I trained a penalized regression model using R's glmnet package, and X constructed using a sparse.model.matrix with a formula of "~ . * (var1)" to get every term from my data and an interaction with var1:

X3 <- sparse.model.matrix(object = ~.*(var1), data = X)[,-1]

cv_lasso  <- cv.glmnet(x = X3, y = Y3, 
                       alpha = 1,
                       nfold = 10,
                       family = "binomial",
                       nlambda = 100,
                       lambda.min.ratio=0.001,
                       type.measure="auc",
                       keep = TRUE,
                       parallel = TRUE)

Now, I'm trying to predict on a couple of data points, but when converting the newX to a model.matrix to use with predict.glmnet(), like below:

X_pred <- sparse.model.matrix(object = ~.*(var1), data = X_holdout)
predict(object =  cv_lasso,
        newx = X_pred,
        s = "lambda.min")

But I get the following error:

Error in contrasts<-(*tmp*, value = contr.funs[1 + isOF[nn]]) : contrasts can be applied only to factors with 2 or more levels

I believe this might be caused by a couple of columns from X_holdout that are basically constant (which is correct since I'm trying to predict now, I already trained successfully).

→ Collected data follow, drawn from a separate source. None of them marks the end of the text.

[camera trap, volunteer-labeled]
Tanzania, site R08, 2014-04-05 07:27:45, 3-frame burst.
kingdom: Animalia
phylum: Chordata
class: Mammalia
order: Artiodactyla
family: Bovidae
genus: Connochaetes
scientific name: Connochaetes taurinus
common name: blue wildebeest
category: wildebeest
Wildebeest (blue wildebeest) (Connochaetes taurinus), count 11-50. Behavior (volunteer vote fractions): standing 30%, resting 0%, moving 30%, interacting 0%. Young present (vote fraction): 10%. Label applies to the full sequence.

How can I avoid this problem? My understanding is that, since I trained my model using interactions, I have to create a model matrix with the same interactions in my predictions.

1

1 Answers

0
votes

Found the root of my problem: some of the prediction X columns were constant, since the holdout data is significantly smaller than the training data.

To fix this, I needed to use the "xlevs" argument in creating the sparse matrices for both the training data and the prediction data, and both with the same xlev.

In case you don't know what "xlev" is, it's basically a list of character vectors that indicate the levels to use when expanding factor variables into dummy/one-hot columns. This way, even if you have a column with only 1 value, sparse.matrix.model() can understand that there are more levels, it's just that they are not present in the data. This argument will also help you make sure that both the training and prediction matrices have the same number of columns, which is important for predict.glmnet()